En Europe, deux entreprises sont en tête sur le développement de la 5G, la suédoise Ericsson et la finlandaise Nokia. Elles sont cependant en retard par rapport à Huawei et n’ont pas un gouvernement aussi influent en soutien. L’Union Européenne hésite encore à s’investir pleinement auprès de ces entreprises.

La 5G au cœur de tensions sino-américaines

Cette technologie se trouve au cœur des tensions sino-américaines, et cette rivalité géopolitique se retrouve notamment eu Europe. Dès 2017, les Etats-Unis inscrivaient la Chine comme son « concurrent stratégique » dans sa stratégie de sécurité nationale. Les Etats-Unis accusaient les techniques commerciales très agressives de Pékin, en particulier l’espionnage industriel. C’est l’origine de la guerre commerciale en juin 2018, avec l’augmentation des droits de douane actée par Donald Trump. S’ensuivirent des menaces de la part de la Chine puis une longue escalade. Les Américains signeront notamment un contrat de vente d’avions avec Taïwan, ennemi de toujours de la RPC, suscitant l’irritation chinoise. Mais surtout, ce qui fût peut-être le plus gros facteur de tensions, c’est l’adoption par la RPC de la loi sur le renseignement en 2017. Elle affirme « L’obligation aux citoyens chinois de soutenir le travail de renseignement national ». Ce qui a été perçu (à tort ou à raison) comme une obligation implicite d’espionner pour les entreprises chinoises.

Ces évènements ont attisé les craintes face à Huawei et sa 5G qui contribue à l’échange massif de données sensibles. La Chine, pâtissant d’une mauvaise réputation, se défend de son intention de détourner ses données sans convaincre personne. C’est pour cette raison que les Etats-Unis demandèrent l’extradition de Meng Wanzhou, directrice financière de Huawei en 2018. Pour la même raison, ils encouragent encore leurs alliés à se montrer intransigeants avec la firme chinoise. A noter que la Chine avait répondu par l’emprisonnement de deux ressortissants canadiens en Chine. L’UE s’inquiète aussi. Selon le vice-président de la Commission européenne en charge du numérique : « Il est possible que les composants Huawei comportent des portes dérobées, des programmes malveillants et des micropuces permettant un accès à distance aux dispositifs d’information ». Cette défiance à l’égard de la Chine a été assez largement aggravée par une communication hyper agressive des ambassadeurs chinois.

--------

Objectif:
Recopiez mot pour mot le passage du texte sur la 5G qui commence par « En Europe, deux » et se poursuit jusqu'à « de ces entreprises. ».

Extraits des données:
--------

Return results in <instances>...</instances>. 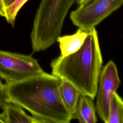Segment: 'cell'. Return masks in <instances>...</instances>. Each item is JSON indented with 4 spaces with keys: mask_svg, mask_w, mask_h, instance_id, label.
Here are the masks:
<instances>
[{
    "mask_svg": "<svg viewBox=\"0 0 123 123\" xmlns=\"http://www.w3.org/2000/svg\"><path fill=\"white\" fill-rule=\"evenodd\" d=\"M60 78L44 74L22 81L6 83L8 102L21 106L43 123H68L72 115L59 91Z\"/></svg>",
    "mask_w": 123,
    "mask_h": 123,
    "instance_id": "6da1fadb",
    "label": "cell"
},
{
    "mask_svg": "<svg viewBox=\"0 0 123 123\" xmlns=\"http://www.w3.org/2000/svg\"><path fill=\"white\" fill-rule=\"evenodd\" d=\"M102 63L98 33L93 27L77 51L66 56L60 55L52 60L51 74L68 80L82 95L94 99Z\"/></svg>",
    "mask_w": 123,
    "mask_h": 123,
    "instance_id": "7a4b0ae2",
    "label": "cell"
},
{
    "mask_svg": "<svg viewBox=\"0 0 123 123\" xmlns=\"http://www.w3.org/2000/svg\"><path fill=\"white\" fill-rule=\"evenodd\" d=\"M75 0H42L30 34L33 52L44 51L57 41L65 18Z\"/></svg>",
    "mask_w": 123,
    "mask_h": 123,
    "instance_id": "3957f363",
    "label": "cell"
},
{
    "mask_svg": "<svg viewBox=\"0 0 123 123\" xmlns=\"http://www.w3.org/2000/svg\"><path fill=\"white\" fill-rule=\"evenodd\" d=\"M45 73L31 55L0 50V78L6 83L22 81Z\"/></svg>",
    "mask_w": 123,
    "mask_h": 123,
    "instance_id": "277c9868",
    "label": "cell"
},
{
    "mask_svg": "<svg viewBox=\"0 0 123 123\" xmlns=\"http://www.w3.org/2000/svg\"><path fill=\"white\" fill-rule=\"evenodd\" d=\"M123 4V0H92L73 11L70 18L78 28L95 27Z\"/></svg>",
    "mask_w": 123,
    "mask_h": 123,
    "instance_id": "5b68a950",
    "label": "cell"
},
{
    "mask_svg": "<svg viewBox=\"0 0 123 123\" xmlns=\"http://www.w3.org/2000/svg\"><path fill=\"white\" fill-rule=\"evenodd\" d=\"M121 84L116 65L109 61L100 72L96 96V109L100 119L108 123L109 110L114 94Z\"/></svg>",
    "mask_w": 123,
    "mask_h": 123,
    "instance_id": "8992f818",
    "label": "cell"
},
{
    "mask_svg": "<svg viewBox=\"0 0 123 123\" xmlns=\"http://www.w3.org/2000/svg\"><path fill=\"white\" fill-rule=\"evenodd\" d=\"M0 122L2 123H43L40 119L27 114L23 108L10 102H7L1 108Z\"/></svg>",
    "mask_w": 123,
    "mask_h": 123,
    "instance_id": "52a82bcc",
    "label": "cell"
},
{
    "mask_svg": "<svg viewBox=\"0 0 123 123\" xmlns=\"http://www.w3.org/2000/svg\"><path fill=\"white\" fill-rule=\"evenodd\" d=\"M88 30L78 28L76 32L71 35L59 36V42L61 55L66 56L77 51L82 46L87 36Z\"/></svg>",
    "mask_w": 123,
    "mask_h": 123,
    "instance_id": "ba28073f",
    "label": "cell"
},
{
    "mask_svg": "<svg viewBox=\"0 0 123 123\" xmlns=\"http://www.w3.org/2000/svg\"><path fill=\"white\" fill-rule=\"evenodd\" d=\"M76 119L80 123H96L97 118L93 99L88 96L81 95L72 119Z\"/></svg>",
    "mask_w": 123,
    "mask_h": 123,
    "instance_id": "9c48e42d",
    "label": "cell"
},
{
    "mask_svg": "<svg viewBox=\"0 0 123 123\" xmlns=\"http://www.w3.org/2000/svg\"><path fill=\"white\" fill-rule=\"evenodd\" d=\"M60 79L59 85L60 97L64 106L72 115L81 94L69 81L65 79Z\"/></svg>",
    "mask_w": 123,
    "mask_h": 123,
    "instance_id": "30bf717a",
    "label": "cell"
},
{
    "mask_svg": "<svg viewBox=\"0 0 123 123\" xmlns=\"http://www.w3.org/2000/svg\"><path fill=\"white\" fill-rule=\"evenodd\" d=\"M108 123H123V99L117 92L110 105Z\"/></svg>",
    "mask_w": 123,
    "mask_h": 123,
    "instance_id": "8fae6325",
    "label": "cell"
},
{
    "mask_svg": "<svg viewBox=\"0 0 123 123\" xmlns=\"http://www.w3.org/2000/svg\"><path fill=\"white\" fill-rule=\"evenodd\" d=\"M28 0H15L12 4L0 11V15L4 17L7 22L14 26L18 12Z\"/></svg>",
    "mask_w": 123,
    "mask_h": 123,
    "instance_id": "7c38bea8",
    "label": "cell"
},
{
    "mask_svg": "<svg viewBox=\"0 0 123 123\" xmlns=\"http://www.w3.org/2000/svg\"><path fill=\"white\" fill-rule=\"evenodd\" d=\"M5 84H3L0 80V108L8 102Z\"/></svg>",
    "mask_w": 123,
    "mask_h": 123,
    "instance_id": "4fadbf2b",
    "label": "cell"
},
{
    "mask_svg": "<svg viewBox=\"0 0 123 123\" xmlns=\"http://www.w3.org/2000/svg\"><path fill=\"white\" fill-rule=\"evenodd\" d=\"M15 0H0V11L9 7Z\"/></svg>",
    "mask_w": 123,
    "mask_h": 123,
    "instance_id": "5bb4252c",
    "label": "cell"
},
{
    "mask_svg": "<svg viewBox=\"0 0 123 123\" xmlns=\"http://www.w3.org/2000/svg\"><path fill=\"white\" fill-rule=\"evenodd\" d=\"M91 0H76V2L78 4V5L79 6V5H82L86 3H87Z\"/></svg>",
    "mask_w": 123,
    "mask_h": 123,
    "instance_id": "9a60e30c",
    "label": "cell"
}]
</instances>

--------

Résultat attendu:
En Europe, deux entreprises sont en tête sur le développement de la 5G, la suédoise Ericsson et la finlandaise Nokia. Elles sont cependant en retard par rapport à Huawei et n’ont pas un gouvernement aussi influent en soutien. L’Union Européenne hésite encore à s’investir pleinement auprès de ces entreprises.